Hell hath no fury like a high school girl’s scorn.
Just ask the promgoers who decided it would be funny to dump a bucket of pig’s blood on Carrie. Try surviving the social clique of the Heathers or the wrath of the local Mean Girls. And if you think you’re going to win your high school election against Tracy Flick – think again.
And now, a new fury has arrived from the darkest high school hallways. She is smart, pretty and has bitten into one of the most clever, funny and downright disturbing primal phobias in the history of vengeful femme fatales.
Teeth, a film that acts as a hybrid of tongue-in-cheek horror parodies, dark comedies and twisted women empowerment messages, tells the story of young Dawn, an innocent and abstinent teenager, who soon finds that all the guys she knows are after only one thing. After she finds herself cornered in the wrong kind of situation with the wrong kind of guy, she soon finds that she has a dark secret that finally gets the message across – no means no.
The audacity of Teeth, in which the classic urban legend of vagina dentata is used as the ground work for the most macabre coming-of-age story in history, is part of what makes the film so appealing and appalling all at the same time.
While you’ll find yourself laughing and cringing, the social satire that director Mitchell Lichtenstein uses to criticize everything from modern-day Puritan ethics to the campy 80s horror films often finds itself unfocused and unsure of just what kind of movie it wants to be.
While a blend of satire and dark comedy would have worked well, and the story is original enough to make Teeth stand out from a crowd, the film progresses in episodes that work to convey a message or act as an homage, before moving on to the next.
Still, the film is just as sophisticated as it is shameless. It could have easily turned into a one-joke controversy but manages to work as smart – though regrettably divisible – layers. It’s hard to imagine the film’s target audience, as guys are likely to spend the entire film with their legs crossed and girls will likely be repulsed by the gore-happy castration sequences, the film has the potential for many fun-filled midnight screenings at film festivals in the future.

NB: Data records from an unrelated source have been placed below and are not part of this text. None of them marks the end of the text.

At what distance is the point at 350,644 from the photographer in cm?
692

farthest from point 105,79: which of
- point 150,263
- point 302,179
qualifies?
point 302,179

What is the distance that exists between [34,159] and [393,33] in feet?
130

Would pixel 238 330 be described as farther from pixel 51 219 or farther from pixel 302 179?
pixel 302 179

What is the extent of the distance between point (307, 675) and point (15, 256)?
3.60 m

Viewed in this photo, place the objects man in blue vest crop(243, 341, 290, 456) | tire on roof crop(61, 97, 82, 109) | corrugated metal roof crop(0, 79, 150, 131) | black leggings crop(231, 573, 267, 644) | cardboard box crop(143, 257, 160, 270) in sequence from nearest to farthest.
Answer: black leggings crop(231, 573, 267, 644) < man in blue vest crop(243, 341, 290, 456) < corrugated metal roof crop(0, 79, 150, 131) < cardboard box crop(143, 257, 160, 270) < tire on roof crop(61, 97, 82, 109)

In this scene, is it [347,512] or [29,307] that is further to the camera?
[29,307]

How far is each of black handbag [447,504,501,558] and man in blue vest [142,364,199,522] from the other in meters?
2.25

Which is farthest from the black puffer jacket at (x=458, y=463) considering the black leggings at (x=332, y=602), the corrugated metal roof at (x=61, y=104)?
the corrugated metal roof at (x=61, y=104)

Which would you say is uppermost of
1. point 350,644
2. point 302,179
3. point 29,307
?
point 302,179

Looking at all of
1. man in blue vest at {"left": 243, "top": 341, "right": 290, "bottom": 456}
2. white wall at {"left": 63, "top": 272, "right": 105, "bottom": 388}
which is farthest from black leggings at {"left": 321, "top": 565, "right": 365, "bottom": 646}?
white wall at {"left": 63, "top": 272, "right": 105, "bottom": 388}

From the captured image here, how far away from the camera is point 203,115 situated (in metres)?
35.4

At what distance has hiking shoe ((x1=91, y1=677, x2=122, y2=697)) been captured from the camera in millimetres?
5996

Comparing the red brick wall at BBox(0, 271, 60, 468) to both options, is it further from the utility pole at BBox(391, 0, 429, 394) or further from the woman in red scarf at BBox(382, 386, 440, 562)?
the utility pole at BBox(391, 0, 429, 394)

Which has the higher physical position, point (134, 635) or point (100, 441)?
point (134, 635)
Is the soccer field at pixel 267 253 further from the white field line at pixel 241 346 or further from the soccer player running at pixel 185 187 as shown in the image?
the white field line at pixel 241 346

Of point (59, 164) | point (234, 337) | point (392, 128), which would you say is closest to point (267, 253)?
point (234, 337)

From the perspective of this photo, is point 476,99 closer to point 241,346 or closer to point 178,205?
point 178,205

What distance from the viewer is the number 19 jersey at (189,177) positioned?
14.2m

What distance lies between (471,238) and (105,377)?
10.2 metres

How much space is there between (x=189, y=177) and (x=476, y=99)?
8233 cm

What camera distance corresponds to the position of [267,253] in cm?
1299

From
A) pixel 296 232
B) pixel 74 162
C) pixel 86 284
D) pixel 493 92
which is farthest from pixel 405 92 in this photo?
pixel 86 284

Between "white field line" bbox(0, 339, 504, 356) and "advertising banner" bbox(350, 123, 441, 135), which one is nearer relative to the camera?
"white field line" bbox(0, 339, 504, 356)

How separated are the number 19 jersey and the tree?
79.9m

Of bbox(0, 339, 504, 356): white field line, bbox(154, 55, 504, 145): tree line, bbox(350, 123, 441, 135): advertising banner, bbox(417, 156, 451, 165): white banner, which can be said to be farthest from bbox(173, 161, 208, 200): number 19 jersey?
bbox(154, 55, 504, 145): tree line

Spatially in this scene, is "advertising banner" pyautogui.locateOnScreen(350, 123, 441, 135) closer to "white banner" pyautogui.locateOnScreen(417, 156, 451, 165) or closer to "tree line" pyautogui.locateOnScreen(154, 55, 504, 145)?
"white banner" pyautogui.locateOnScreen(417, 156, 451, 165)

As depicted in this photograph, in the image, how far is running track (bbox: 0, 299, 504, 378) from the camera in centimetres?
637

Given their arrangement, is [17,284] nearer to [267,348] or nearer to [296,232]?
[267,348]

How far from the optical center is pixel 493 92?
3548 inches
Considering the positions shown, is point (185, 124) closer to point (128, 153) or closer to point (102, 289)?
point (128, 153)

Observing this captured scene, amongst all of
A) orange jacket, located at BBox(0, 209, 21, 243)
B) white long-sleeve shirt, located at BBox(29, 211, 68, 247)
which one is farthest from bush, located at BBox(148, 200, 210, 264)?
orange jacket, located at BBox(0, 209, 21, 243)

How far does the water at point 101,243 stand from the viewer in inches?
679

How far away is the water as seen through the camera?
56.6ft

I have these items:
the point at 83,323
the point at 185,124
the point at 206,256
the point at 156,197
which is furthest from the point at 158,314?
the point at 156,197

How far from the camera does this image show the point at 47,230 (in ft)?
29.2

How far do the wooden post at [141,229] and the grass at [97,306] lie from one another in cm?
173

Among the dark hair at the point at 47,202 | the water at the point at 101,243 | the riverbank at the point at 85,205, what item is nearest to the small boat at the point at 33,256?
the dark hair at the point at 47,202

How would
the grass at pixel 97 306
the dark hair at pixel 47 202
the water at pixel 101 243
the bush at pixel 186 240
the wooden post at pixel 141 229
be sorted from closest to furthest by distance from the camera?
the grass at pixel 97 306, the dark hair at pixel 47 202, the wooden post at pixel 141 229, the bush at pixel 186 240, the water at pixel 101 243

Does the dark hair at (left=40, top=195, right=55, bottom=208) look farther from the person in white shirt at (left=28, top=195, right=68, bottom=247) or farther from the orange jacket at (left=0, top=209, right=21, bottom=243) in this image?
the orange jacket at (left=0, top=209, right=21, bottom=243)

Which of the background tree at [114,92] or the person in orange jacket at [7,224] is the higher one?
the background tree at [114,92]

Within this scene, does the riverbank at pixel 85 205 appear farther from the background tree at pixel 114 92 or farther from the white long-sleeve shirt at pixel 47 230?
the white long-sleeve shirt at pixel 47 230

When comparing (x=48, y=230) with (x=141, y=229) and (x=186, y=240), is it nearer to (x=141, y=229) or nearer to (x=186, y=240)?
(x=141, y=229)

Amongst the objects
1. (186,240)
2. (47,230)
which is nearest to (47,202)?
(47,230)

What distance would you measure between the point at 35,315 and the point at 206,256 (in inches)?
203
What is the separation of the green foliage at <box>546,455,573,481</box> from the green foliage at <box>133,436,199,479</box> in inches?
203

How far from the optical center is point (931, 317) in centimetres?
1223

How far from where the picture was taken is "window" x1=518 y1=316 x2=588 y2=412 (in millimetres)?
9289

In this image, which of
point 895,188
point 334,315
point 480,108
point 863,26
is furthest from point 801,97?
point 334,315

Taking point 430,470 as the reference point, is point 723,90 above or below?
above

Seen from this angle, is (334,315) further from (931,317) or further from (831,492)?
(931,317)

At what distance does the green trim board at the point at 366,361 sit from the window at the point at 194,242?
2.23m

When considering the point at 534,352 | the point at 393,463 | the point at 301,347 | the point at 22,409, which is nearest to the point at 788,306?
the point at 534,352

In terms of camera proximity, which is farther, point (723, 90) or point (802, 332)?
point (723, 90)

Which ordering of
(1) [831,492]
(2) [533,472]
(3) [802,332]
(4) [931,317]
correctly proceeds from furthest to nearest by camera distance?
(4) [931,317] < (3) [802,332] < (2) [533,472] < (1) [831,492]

Jess Weixler gives a surprisingly fun performance as the girl who transforms from the naive, Plain-Jane into the dangerously attractive and razor-sharp femme fatale. Still, like the film itself, she remains inconsistent as the audience is never quite sure whether we’re suppose to be cheering for her or fearing her. Either way, it’s a daring performance in a very daring film.
Teeth packs in many layers into a quick and bloody package that acts as an homage, warning and coming-of-age tale all at the same time. Imaginatively demented and grossly appalling, the film sinks its teeth into one of the most disturbing and potentially hilarious urban myths of all time, presenting it in such a way that we’re screaming and laughing all the while. Hell truly hath no fury like a high school girl’s scorn. It is brutal. It is lethal. It is razor sharp.